# Email marketing Campaign Suggestion



## kumarudaya (Apr 12, 2010)

*Hi every one i would like to share email marketing campaign types
*

*Direct Email Marketing*

Direct email marketing is nothing but, sending emails to lot of peoples in order to market your products and services, to invite visitors and to make them into buyers.
*Email news letters*

This type of email marketing involves sending emails to existing customers to build or renew the customer relationship, and main thing is to informing customers about your new products and services. Nothing but your making customer up to date. 
*Publishing advertising on others people email*

This is very effective step in email marketing, which involves displaying advertisement in others mail, here you will get spam free email address list, it’s all trusted email address or opt email list because it provides huge potential results.


----------



## jiarby (Feb 8, 2007)

It is all SPAM when it hits my inbox. You may get deals from .5% but piss off 99.5% of everyone else.


----------



## kumarudaya (Apr 12, 2010)

i have no idea of that 

anyway thanks


----------



## charles95405 (Feb 1, 2007)

agree with jiarby... first I have never purchased anything as a result of an unsolicited email...and when I get one....poof ..into the spam box


----------



## PositiveDave (Dec 1, 2008)

I don't think that an advert on someone else's email would be spam per se, it would probably depend on the size & obtrusiveness of the ad. After all yahoo & google put little links on their free email accounts.
Ads work best when targetted, i.e. sent to people who are already interested in your product area and this doesn't seem to deliver?


----------



## [email protected] (Sep 28, 2009)

this is just electronic telemarketing. Creates the opposite of desired effect. Best to build list of opt in slowly to send out semi personalized offers of value.
this is the proverbial ****-against-the wall approach...except now the wall has protection


----------



## taricp35 (Dec 10, 2008)

Spam when it hits my box also. I hate when they send unsolicited email. I even hate when companies that I previously purchased from send me email I did not ask for. Let me choose whether I want email from you, not just throw it at me.


----------



## designnbuy (Jan 1, 2010)

Email Marketing used to be a very effective method for online marketing. But now this process does not work well as most of the people don't even open such type of emails and directly send them to trash folder. People mainly consider them as spam.


----------



## gearbranders (Oct 16, 2009)

Most email marketing I ignore, but there are some companies from which I am truly interested in receiving their emails. The key difference is that I signed up to receive email from them, so it doesn't annoy me and I'm more likely to actually read what they email me.

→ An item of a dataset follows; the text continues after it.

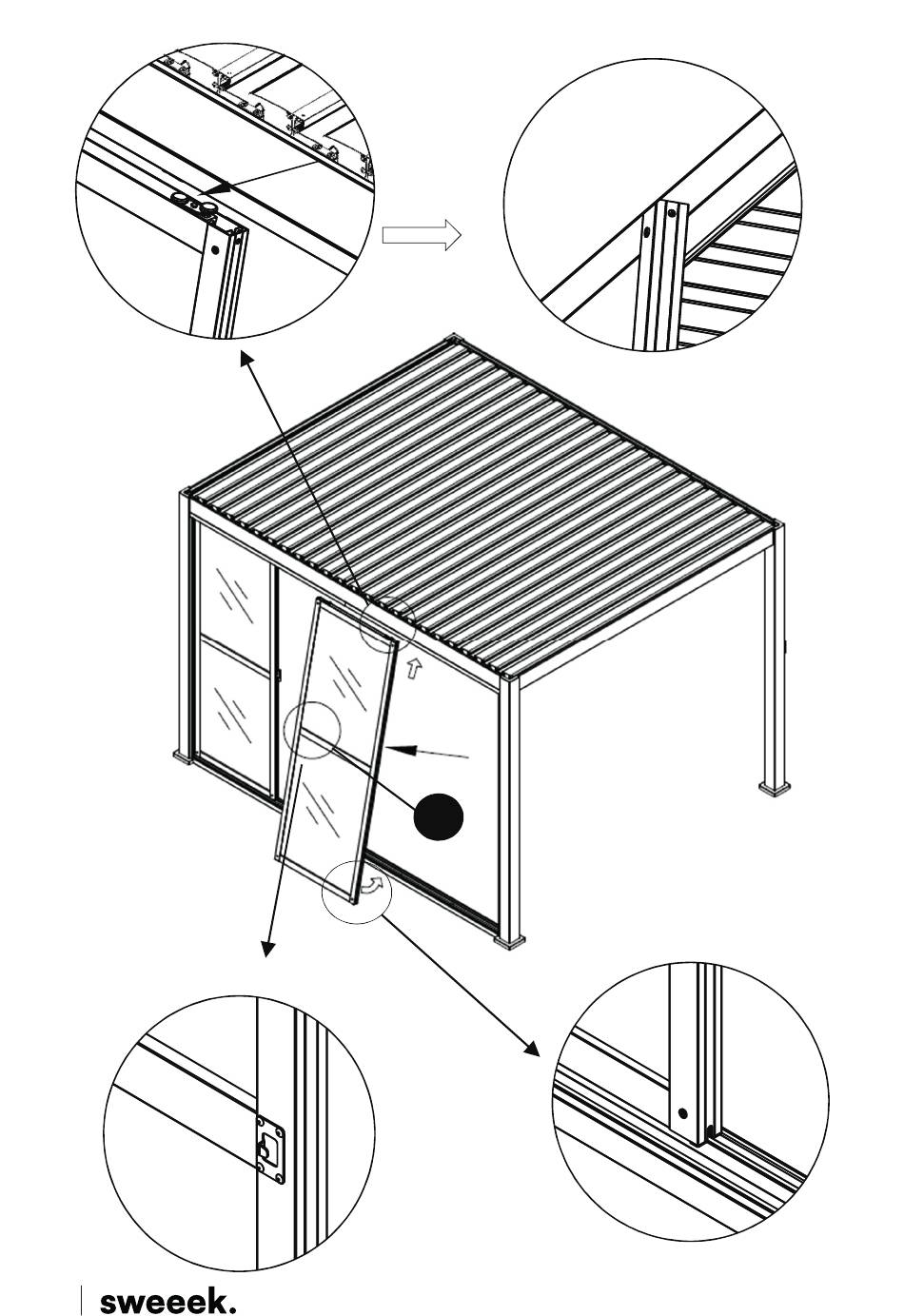 sweeek.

For example, I get email from several garment suppliers with their specials for the week. That's good email marketing because it's something I volunteered to receive and it's something I'm interested in seeing.


----------



## abchung (Jul 16, 2009)

I will only read it if I gave approval to the person/company. For example: when they have special deals. But if they send too much too often I get sick of it and treat them as spams.


----------